With that declaration, he marched toward the front door. Kelly and the sisters looked on, stunned.
“Don’t worry, ladies,” Joseph said. “Maxie and I often play games together.”
Kelly recovered enough to find her voice. “Do you, Maxie?”
“No. Call nine one one.”
“She’s such a kidder.” Joseph patted her bottom. “We’re practically family.”
“This is kidnapping,” Maxie said, pounding her fists on his back once more. She might as well have been a gnat swatting at an elephant. “I’m going to scream bloody murder if you don’t put me down this instant.”
“Such a bad example to set for our nephew.

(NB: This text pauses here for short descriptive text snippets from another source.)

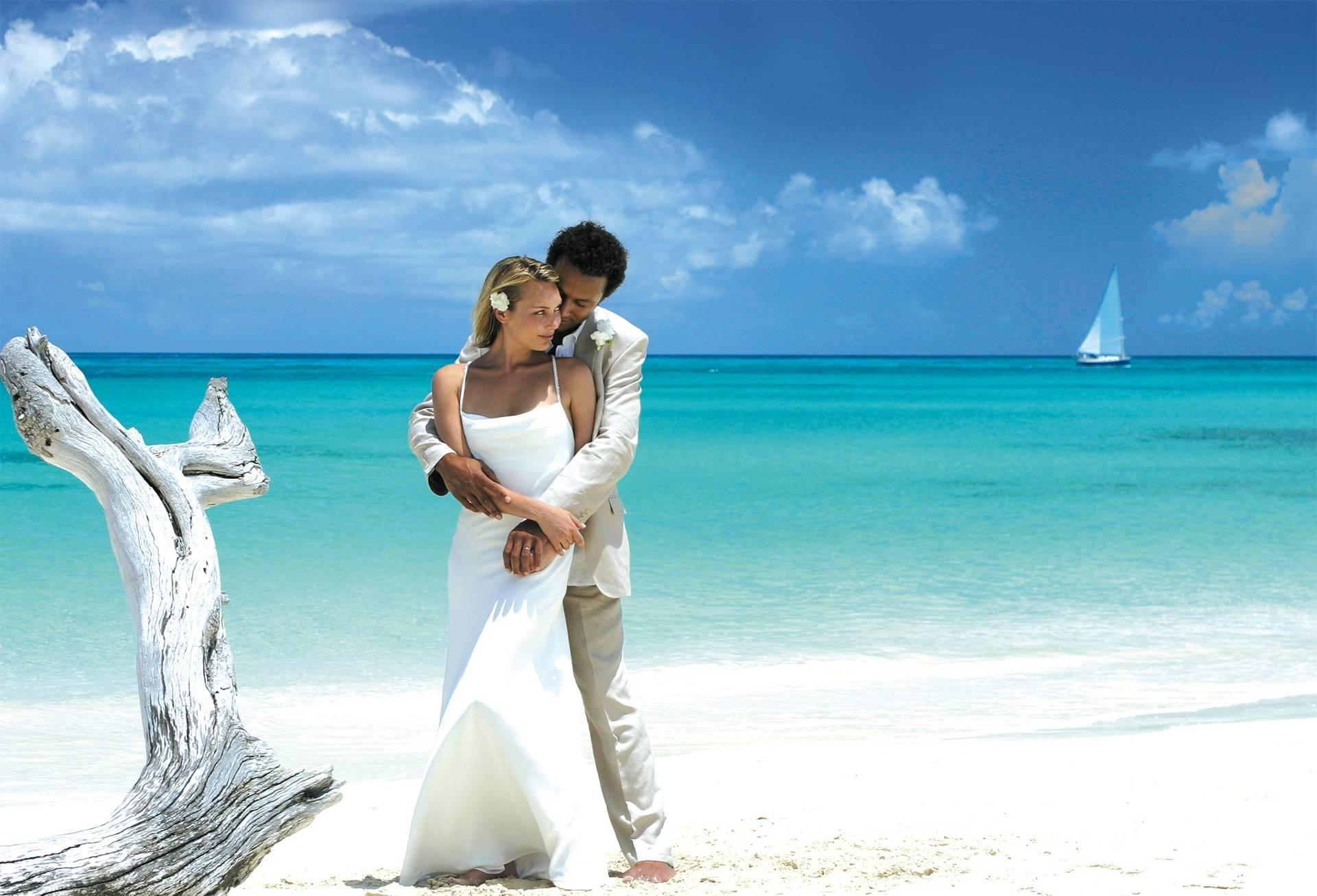 По закону сколько дней на свадьбу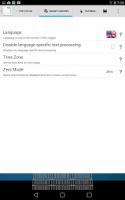 Minimalistic Text: Widgets APK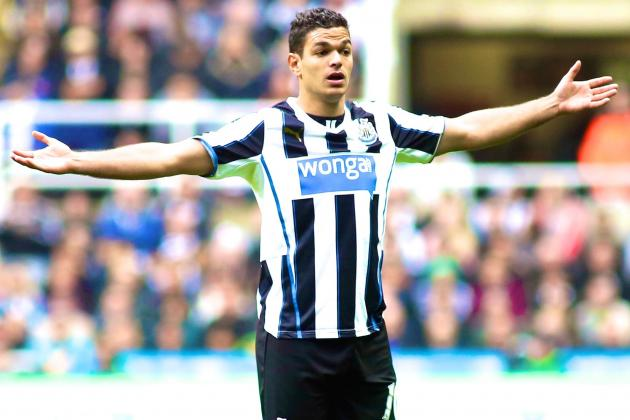 Hatem Ben Arfa to Hull City: Latest Loan Details, Reaction and More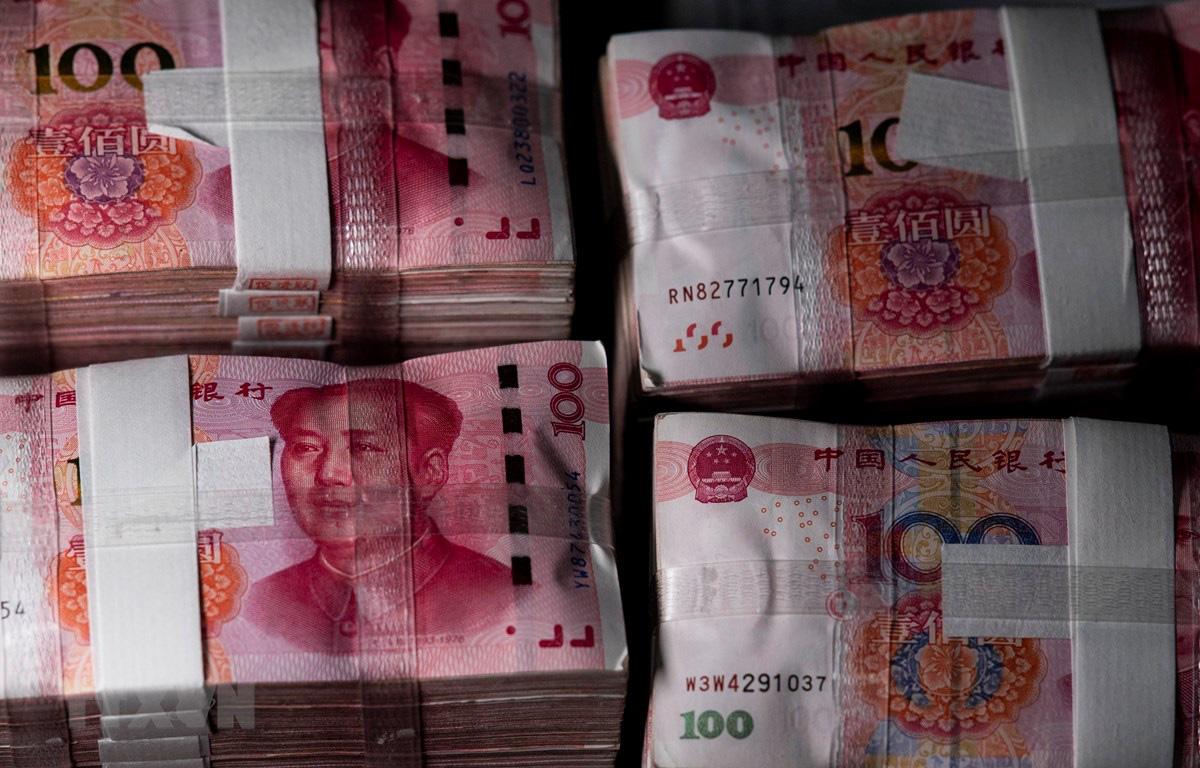 Trung Quốc: PboC tiếp tục bơm 500 tỉ nhân dân tệ vào thị trường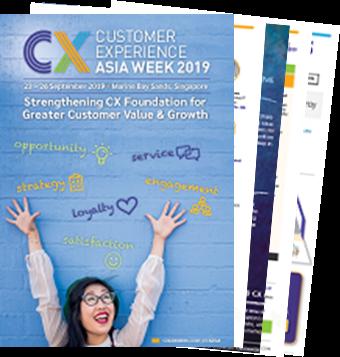 CX Asia Week 2019 - Full Brochure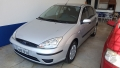 120_90_ford-focus-hatch-glx-1-6-8v-04-05-1-1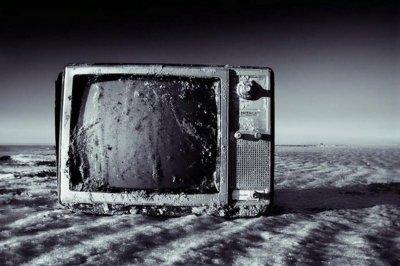 Как манипулируют сознанием при производстве фильмов и видео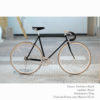 KP Cyclery Bike - Panthera Black x Drop Handlebars x Black B17 Brooks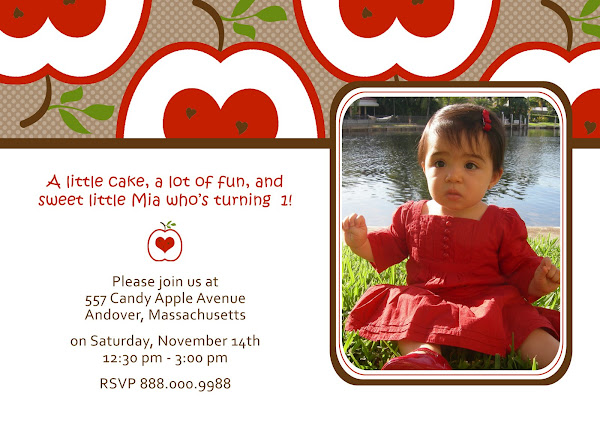 Candy Apple Red Birthday Invitation
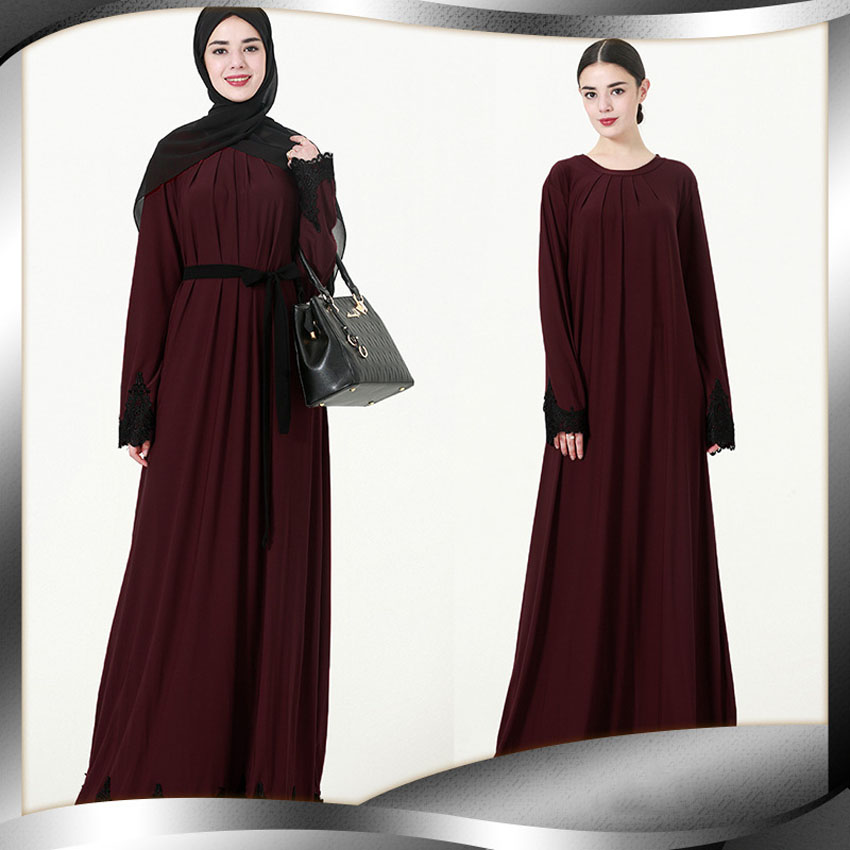 Women Maxi Cardigan Dress Muslim Costume Abaya Islamic Elegant Plus Size Turkish,Dubai,Arabic Ramadan Wear Women Bath Robe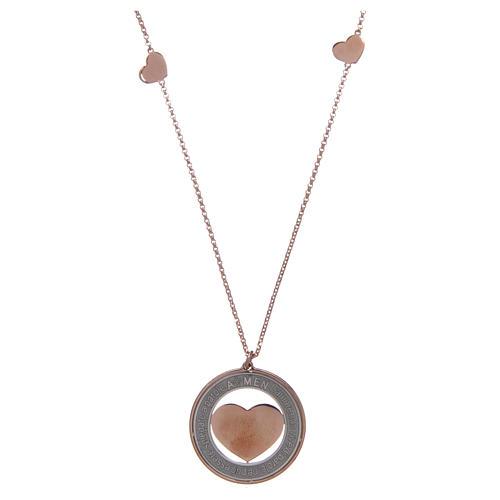 Collana AMEN Arg 925 rosé con medaglia parole e cuore grande 1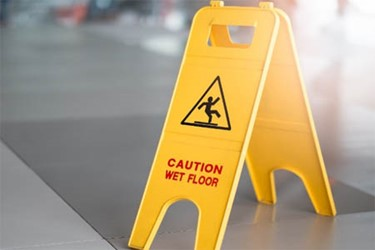 Promote Work Safety With Continuous Learning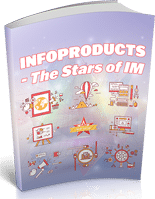 InfoproStarsOfIM mrr Infoproducts The Stars Of IM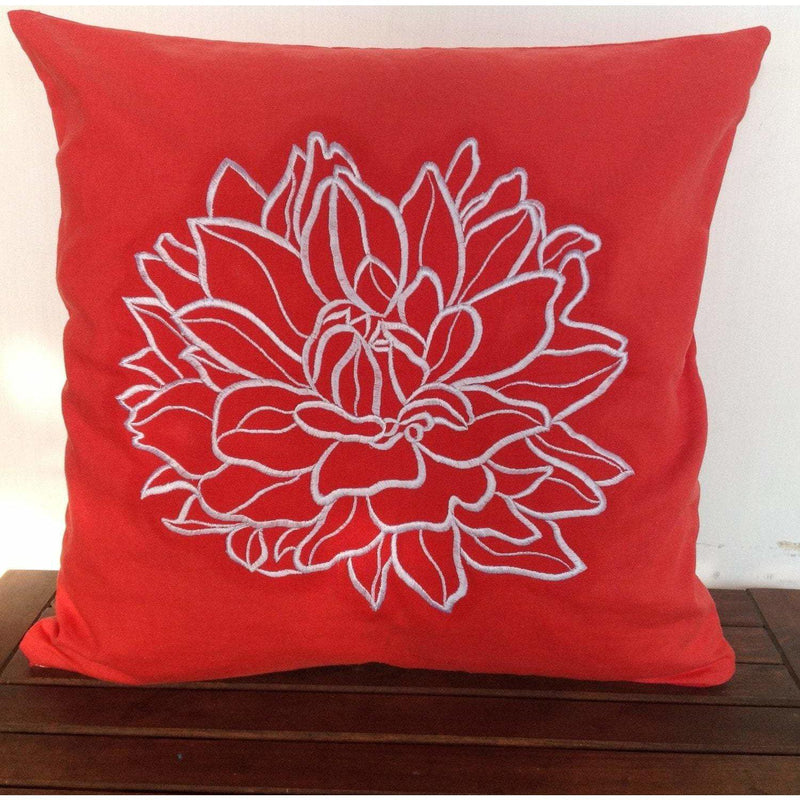 Red Flower Embroidered Throw pillows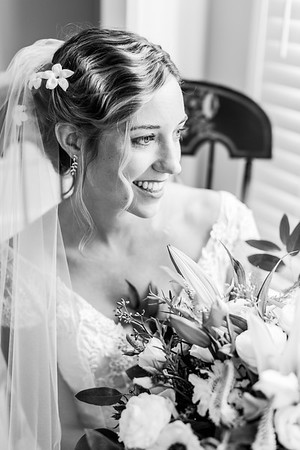 Lilli & Ryan Wedding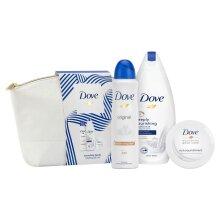 Dove Nourishing Beauty Wash Bag & Shower Gift Set, Present For Women, Girls, Mum
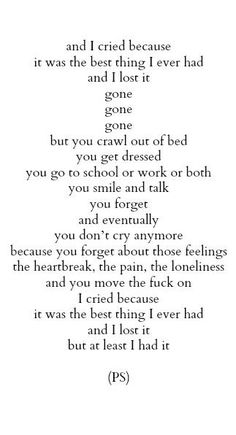 I had you.  Don't ever forget that.  You can push me away and ignore me but you can't erase me.  Lacuna doesn't exist.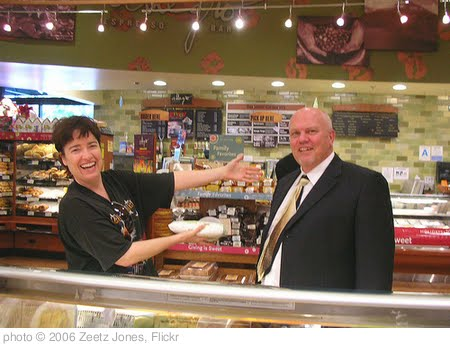 'Happy Customers Are Our Friends' photo (c) 2006, Zeetz Jones - license: http://creativecommons.org/licenses/by/2.0/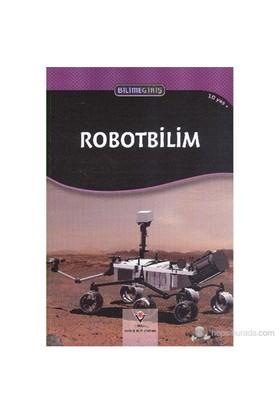 Robotbilim - Julia Wall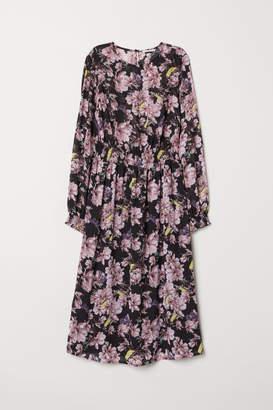 H&M Smocked Dress - Black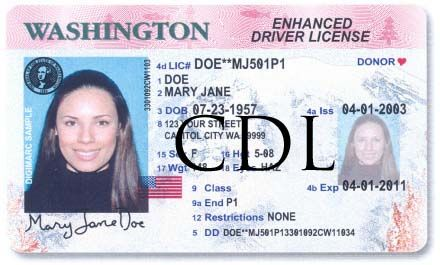 changing name on drivers license nj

Have you no shame?”
Kelly looked uncertain. Holding Maxie fast with one arm, Joseph flipped a business card on her desk.
“I don’t mean to alarm you. If you like, I’ll wait here while you call this number. My secretaries can answer any questions you might have.”
Kelly glanced from the card in her hand to the man in her shop. Romantic from the top of her head to the tip of her toes, she loved nothing more than a good drama. Most of the time she only got it from television, but today it was happening right in her shop.
“That won’t be necessary,” she said.
Maxie tried to glare daggers at her, but being upside down she could only glare at the back of Joe’s pants. She waited until she was outside to turn loose her full fury.
“How dare you treat me like this, and in a public place. The sisters are horrible gossips. By now I’ll bet half the town knows what you’ve done to me.”
“Maxie, they don’t have a clue.”
His Lincoln waited at the curb. Joseph jerked open the door and stuffed her inside.
“Don’t even think about trying to get out,” he said, his face so close to hers that she could see the beginning of a beard’s shadow already forming.